▶ [Aim] Reproduce word for word the part of the Jira comment below that begins at the words "[~anoop.hbase] Thanks for" and stops after "disallowed.".

>> Start Extracted text

[jira] [Commented] (HBASE-25698) Persistent IllegalReferenceCountException at scanner open

Viraj Jasani (Jira) Fri, 30 Apr 2021 07:32:04 -0700


    [ 
https://issues.apache.org/jira/browse/HBASE-25698?page=com.atlassian.jira.plugin.system.issuetabpanels:comment-tabpanel&focusedCommentId=17337423#comment-17337423
 ]


Viraj Jasani commented on HBASE-25698:
--------------------------------------

[~anoop.hbase] Thanks for this nice find, this sounds right to me. TinyLfu does 
not perform retain() for already cached blocks unlike LruBlockCache does this 
way:
{code:java}
LruCachedBlock cb = map.computeIfPresent(cacheKey, (key, val) -> {
  // It will be referenced by RPC path, so increase here. NOTICE: Must do the 
retain inside
  // this block. because if retain outside the map#computeIfPresent, the 
evictBlock may remove
  // the block and release, then we're retaining a block with refCnt=0 which is 
disallowed.

>> End Extracted text
>> Start Entries supplied

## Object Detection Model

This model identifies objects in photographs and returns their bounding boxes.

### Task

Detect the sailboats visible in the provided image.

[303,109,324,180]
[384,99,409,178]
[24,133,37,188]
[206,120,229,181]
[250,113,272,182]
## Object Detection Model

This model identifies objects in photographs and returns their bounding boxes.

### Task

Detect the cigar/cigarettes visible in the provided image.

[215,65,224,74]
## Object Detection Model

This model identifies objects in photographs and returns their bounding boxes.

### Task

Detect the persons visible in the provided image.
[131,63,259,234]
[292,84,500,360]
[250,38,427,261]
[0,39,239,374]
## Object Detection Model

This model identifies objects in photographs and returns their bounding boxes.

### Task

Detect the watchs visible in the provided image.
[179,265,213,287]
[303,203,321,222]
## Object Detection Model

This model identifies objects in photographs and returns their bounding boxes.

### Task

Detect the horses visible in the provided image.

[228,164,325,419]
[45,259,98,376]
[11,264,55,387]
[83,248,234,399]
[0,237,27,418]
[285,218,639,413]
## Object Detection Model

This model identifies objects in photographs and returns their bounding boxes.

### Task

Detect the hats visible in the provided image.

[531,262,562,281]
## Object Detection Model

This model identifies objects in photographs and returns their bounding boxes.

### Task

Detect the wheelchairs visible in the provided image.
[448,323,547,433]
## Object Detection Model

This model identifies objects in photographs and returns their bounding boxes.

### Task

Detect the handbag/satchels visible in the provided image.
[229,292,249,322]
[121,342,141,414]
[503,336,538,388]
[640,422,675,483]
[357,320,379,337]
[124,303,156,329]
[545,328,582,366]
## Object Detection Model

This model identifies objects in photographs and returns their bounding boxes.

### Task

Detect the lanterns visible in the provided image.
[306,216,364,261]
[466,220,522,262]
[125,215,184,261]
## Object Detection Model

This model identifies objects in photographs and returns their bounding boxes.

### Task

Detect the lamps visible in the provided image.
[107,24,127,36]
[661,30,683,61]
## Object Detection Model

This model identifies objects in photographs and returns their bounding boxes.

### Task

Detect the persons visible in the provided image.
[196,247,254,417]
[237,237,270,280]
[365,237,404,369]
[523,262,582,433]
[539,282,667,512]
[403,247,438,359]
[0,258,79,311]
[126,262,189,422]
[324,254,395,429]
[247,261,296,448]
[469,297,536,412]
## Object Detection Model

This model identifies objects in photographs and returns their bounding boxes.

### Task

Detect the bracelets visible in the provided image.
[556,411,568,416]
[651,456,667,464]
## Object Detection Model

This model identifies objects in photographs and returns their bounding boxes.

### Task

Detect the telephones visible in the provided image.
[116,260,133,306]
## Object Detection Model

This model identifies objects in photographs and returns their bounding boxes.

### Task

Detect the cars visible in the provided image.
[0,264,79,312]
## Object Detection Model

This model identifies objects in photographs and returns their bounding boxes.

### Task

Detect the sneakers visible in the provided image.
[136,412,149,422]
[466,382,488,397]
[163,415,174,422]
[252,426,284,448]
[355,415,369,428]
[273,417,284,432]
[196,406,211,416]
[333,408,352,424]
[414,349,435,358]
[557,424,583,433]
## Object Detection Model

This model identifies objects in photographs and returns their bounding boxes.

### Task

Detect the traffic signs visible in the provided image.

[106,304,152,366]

>> End Entries supplied

▶ [Full solution]
[~anoop.hbase] Thanks for this nice find, this sounds right to me. TinyLfu does 
not perform retain() for already cached blocks unlike LruBlockCache does this 
way:
{code:java}
LruCachedBlock cb = map.computeIfPresent(cacheKey, (key, val) -> {
  // It will be referenced by RPC path, so increase here. NOTICE: Must do the 
retain inside
  // this block. because if retain outside the map#computeIfPresent, the 
evictBlock may remove
  // the block and release, then we're retaining a block with refCnt=0 which is 
disallowed.